Il faudra bien expliquer l’incompréhensible. Comment Teresa Romero, 44 ans (quatorze ans d’expérience d’aide-soignante) a-t-elle pu contracter l’infection Ebola ? Quelle faute a-t-elle commise en présence du missionnaire Manuel Garcia Viejo, rapatrié le 22 septembre de Sierra Leone avant, trois jours plus tard, de mourir à l’hôpital madrilène  La Paz-Carlos III ?

Changer des langes

Il faut trouver une explication face à une opinion qui gronde. Le Dr German Ramirez, l’un des membres de l’équipe médicale qui a pris en charge Teresa Romero vient d’avancer une hypothèse : l’hypothèse du gant contaminé. Teresa Romero, est entrée en contact à deux reprises avec le missionnaire Manuel Garcia Viejo. C’est une quasi certitude. D’abord pour changer ses langes du patient. Ensuite pour prendre ses effets après sa mort.

Le Dr Ramirez a précisé qu’il avait revu avec Teresa Ramiro toute la séquence de ses entrées et sorties de la chambre du missionnaire placé en isolement. Dans un premier temps Mme Romero avait affirmé au journal El Mundo « n’avoir aucune idée » de la façon dont la contamination par Ebola avait pu se produire. Puis le 8 octobre elle a déclaré à El Pais que la contamination avait pu avoir lieu « en ôtant la combinaison ».

Métier à très haut risque

Pour le Dr Ramirez « il est possible que ce ne soit pas une erreur en tant que telle ». « Il peut s’agir tout simplement d’un accident et logiquement, probablement, elle ne pouvait pas s’en souvenir au départ en raison de son état de santé, ajoute-t-il. Il semble que ce soient les gants. Les gants ont touchés le visage. » Ce médecin parle en expliquant  que l’aide-soignante l’avait autorisé à rendre cette information publique.

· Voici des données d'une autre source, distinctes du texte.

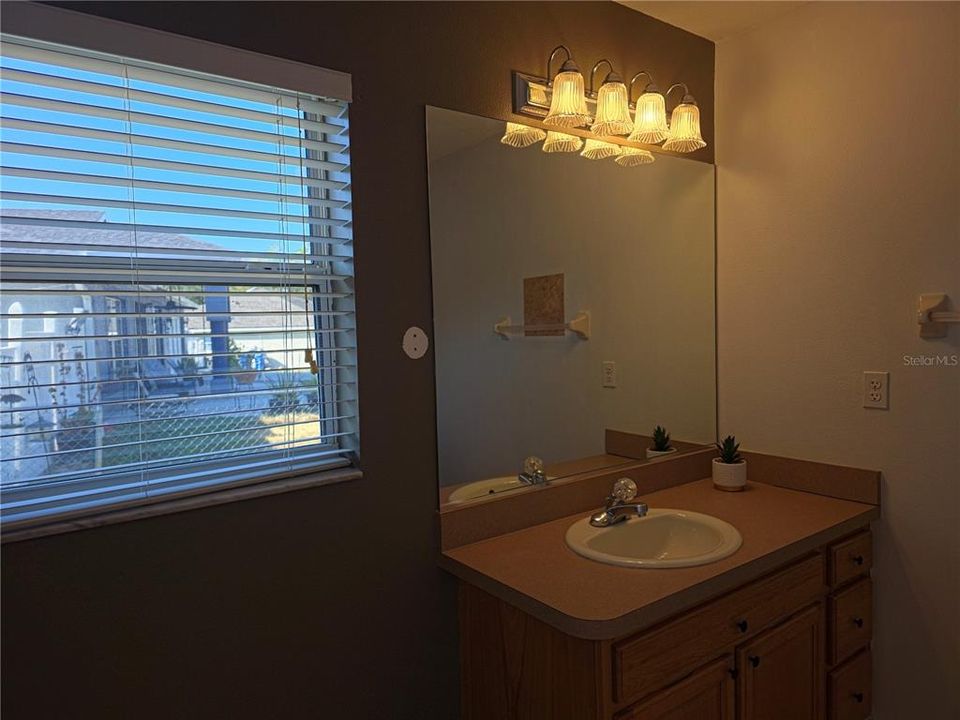 На продажу: $268,900 (3 спален, 2 ванн, 1461 Квадратных фут)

Résumons : cette aide-soignante aurait contracté le virus Ebola en touchant son visage avec un gant potentiellement infecté au moment d’enlever son équipement de protection. Co-découvreur du virus Ebola en 1976 le Pr Peter Piot rappelle, sur la BBC, que la plus petite erreur gestuelle peut avoir des conséquences fatales. Face à Ebola, aide-soignante devient un métier à très, très haut risque.